== TEXT UNDER STUDY ==

Triple negative breast cancer (TNBC) is aggressive and has a high propensity to metastasise. Currently there is no effective targeted therapy for TNBC, and most patients will develop resistance to chemotherapy, the conventional option available. Immunotherapy may provide an approach to control this disease. However, breast cancer has poor immunogenicity, in part due to impaired expression and presentation of MHC class-1, and expression of programmed cell death -1 ligand (PD-L1) and limited immune infiltration.
Accumulating evidence suggests that the matrix composition of breast tumour and the repertoire of surface adhesion receptors of cancer cells may play a role in immunogenic potency. Previous studies have shown that the extracellular matrix protein laminin 511 (LM-511) is produced abundantly in TNBC and is involved in metastatic progression. However, its role in immune-surveillance and immune-infiltration has yet to be determined.

===

▶ **ACTIVITY LIST**
**A.** According to the passage on triple negative breast cancer, what factors contribute to breast cancer's poor immunogenicity? List each one.
**B.** Resume the passage on triple negative breast cancer, starting after its final sentence.
The data that follow are separate from the passage on triple negative breast cancer.

== DATA RECORDS ==

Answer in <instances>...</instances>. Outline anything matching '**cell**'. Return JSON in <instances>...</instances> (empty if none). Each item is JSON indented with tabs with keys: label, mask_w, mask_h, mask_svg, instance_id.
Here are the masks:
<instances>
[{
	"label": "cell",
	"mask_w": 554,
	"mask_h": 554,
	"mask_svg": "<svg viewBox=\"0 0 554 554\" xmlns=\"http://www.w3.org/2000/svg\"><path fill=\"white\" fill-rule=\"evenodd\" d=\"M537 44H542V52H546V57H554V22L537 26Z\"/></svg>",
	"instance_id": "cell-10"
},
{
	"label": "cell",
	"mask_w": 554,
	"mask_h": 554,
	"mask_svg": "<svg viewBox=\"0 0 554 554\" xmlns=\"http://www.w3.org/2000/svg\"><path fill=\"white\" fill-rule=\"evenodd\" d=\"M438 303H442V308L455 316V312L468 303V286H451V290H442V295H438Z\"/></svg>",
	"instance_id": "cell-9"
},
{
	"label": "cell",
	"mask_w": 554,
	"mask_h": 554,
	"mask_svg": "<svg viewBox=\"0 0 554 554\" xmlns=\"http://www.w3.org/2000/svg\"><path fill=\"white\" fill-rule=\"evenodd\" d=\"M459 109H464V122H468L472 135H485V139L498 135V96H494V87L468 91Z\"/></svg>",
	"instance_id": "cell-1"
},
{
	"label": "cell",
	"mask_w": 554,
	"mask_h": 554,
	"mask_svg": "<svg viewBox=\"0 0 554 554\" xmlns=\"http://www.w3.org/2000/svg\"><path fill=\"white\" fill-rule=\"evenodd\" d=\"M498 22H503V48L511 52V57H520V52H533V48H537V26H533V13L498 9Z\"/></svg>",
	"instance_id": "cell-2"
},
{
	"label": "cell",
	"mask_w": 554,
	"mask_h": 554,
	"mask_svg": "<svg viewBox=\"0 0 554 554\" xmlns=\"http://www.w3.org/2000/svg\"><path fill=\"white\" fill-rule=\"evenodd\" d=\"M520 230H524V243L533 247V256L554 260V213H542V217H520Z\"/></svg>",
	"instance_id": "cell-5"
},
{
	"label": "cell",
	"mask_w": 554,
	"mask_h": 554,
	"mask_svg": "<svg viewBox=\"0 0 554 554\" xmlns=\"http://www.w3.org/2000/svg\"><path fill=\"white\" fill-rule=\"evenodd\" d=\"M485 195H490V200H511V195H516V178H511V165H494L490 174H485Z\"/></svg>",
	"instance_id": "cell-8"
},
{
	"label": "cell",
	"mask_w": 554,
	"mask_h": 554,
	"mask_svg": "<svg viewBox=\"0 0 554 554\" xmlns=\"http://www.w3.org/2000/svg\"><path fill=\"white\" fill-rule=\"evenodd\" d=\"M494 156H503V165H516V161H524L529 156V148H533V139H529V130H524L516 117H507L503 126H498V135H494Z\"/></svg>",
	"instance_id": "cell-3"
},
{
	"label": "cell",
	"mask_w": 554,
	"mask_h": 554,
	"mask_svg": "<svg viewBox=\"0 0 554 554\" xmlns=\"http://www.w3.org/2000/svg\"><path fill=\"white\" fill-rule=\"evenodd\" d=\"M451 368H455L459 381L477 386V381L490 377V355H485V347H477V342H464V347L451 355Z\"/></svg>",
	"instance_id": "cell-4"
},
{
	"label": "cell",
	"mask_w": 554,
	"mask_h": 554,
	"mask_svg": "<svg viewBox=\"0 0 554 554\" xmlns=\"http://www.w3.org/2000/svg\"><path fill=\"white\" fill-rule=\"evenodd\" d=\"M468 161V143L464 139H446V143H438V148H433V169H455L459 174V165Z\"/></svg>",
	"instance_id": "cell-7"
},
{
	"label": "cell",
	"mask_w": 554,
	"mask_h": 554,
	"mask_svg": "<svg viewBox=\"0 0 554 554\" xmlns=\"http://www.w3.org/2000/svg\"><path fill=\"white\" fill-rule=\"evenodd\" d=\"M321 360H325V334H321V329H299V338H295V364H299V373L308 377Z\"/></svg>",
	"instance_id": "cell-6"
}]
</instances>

===

▶ **ANSWERS**
**A.**
- Impaired expression and presentation of MHC class-1
- Expression of programmed cell death -1 ligand (PD-L1)
- Limited immune infiltration

**B.**
Herein, we performed an immunohistochemical analysis of a syngeneic model of TNBC (4T1BM2) and demonstrate that genetic suppression of LM-511 results in significantly increased infiltration of CD8+ and CD4+ T cells into the mammary tumour. A trend towards increased infiltration of MPO+ve neutrophils, F4/80+ve macrophages and Foxp3+ve regulatory T cells was also observed. Using recombinant LM-511 and a unique laminin-511-binding antibody developed by our group, we provide proof of principle that secreted LM-511 may bind the surface of circulating tumour cells and increase their survival and proliferative potential in vitro. Lastly, we provide evidence that the presence of LM-511 on the surface of tumour cells may shield and partially protects them from immune cell killing.